Shepperd calcula que cette expédition avait permis de sauver une centaine de familles sur les milliers de foyers que comptait Two Rivers. La grande majorité des habitants de la localité n’était plus que cendres : un crime si atroce qu’à le contempler l’esprit s’égarait.

Mais ces évadés, dont beaucoup d’enfants, étaient sauvés. Et il n’en était pas peu fier. Il regarda les enfants descendre des voitures à mesure qu’elles se garaient sous les arbres : des mioches transis de froid, hébétés, mais vivants. Pour eux, il avait quelque espoir. Ils sauraient s’adapter.

L’avenir n’avait rien de radieux, pourtant. Un de ses éclaireurs était revenu du sud nanti d’une carte routière, et le produit des ventes aux soldats de tord-boyaux et de bouteilles d’alcool pillées dans les magasins fermés avait constitué une belle cagnotte pour l’essence, en monnaie locale. Le problème, c’est qu’ils apparaissaient comme des étrangers. Quant à leurs voitures, toute la peinture, tout le camouflage du monde ne feraient jamais passer une Honda Civic ou un 4x4 Jeep pour un de ces lourds paquebots que conduisaient les autochtones.

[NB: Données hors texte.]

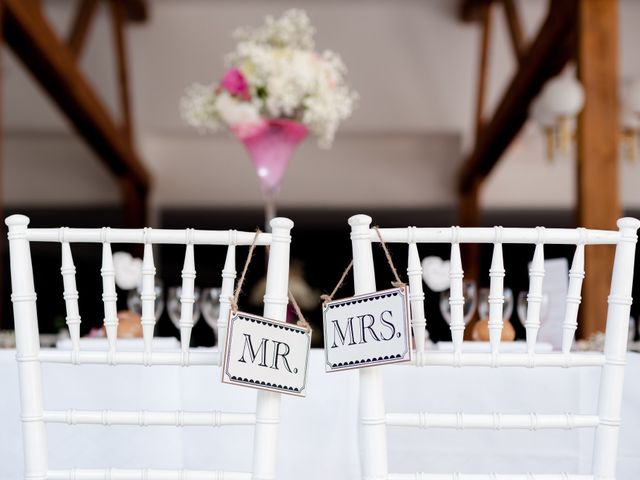 Le mariage de Guillaume et Marianne à Rouen, Seine-Maritime 58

Cependant, on disait les quelques routes vers l’ouest peu fréquentées (pour la bonne et simple raison qu’elles n’étaient pas nécessairement praticables !) à cette saison, et si jamais ils réussissaient à franchir l’obstacle inimaginable des Montagnes Rocheuses, même si ça leur prenait jusqu’en juin… Alors, ils se retrouveraient dans les grands espaces du nord-ouest, sans un policier ni un proctor en vue, sinon au sein des villes les plus importantes.

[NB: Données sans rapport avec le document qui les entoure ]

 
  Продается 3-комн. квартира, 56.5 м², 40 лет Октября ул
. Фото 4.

Il se raccrocha à cet espoir, dont il retirait un certain réconfort.

 

À la tombée du soir, les nuages s’étaient dissipés. Même le champignon s’était dispersé. En revanche, on voyait encore un panache de fumée d’un noir de suie, sans doute les restes incinérés de Two Rivers, Michigan, attirés par l’encre bleue du ciel comme autant d’âmes migratrices.

Sarah le rejoignit dans l’ombre du toit de la cabane, et Shepperd l’enlaça. Ni l’un ni l’autre ne prononça un mot. Un appareil militaire les survola – stupéfiant, ce que ces zingues ressemblent aux P-51, se dit-il – mais sans amorcer de demi-tour. On n’avait pas dû les repérer. Il paria sans crainte que tout le monde survivrait à la nuit pour voir un jour nouveau.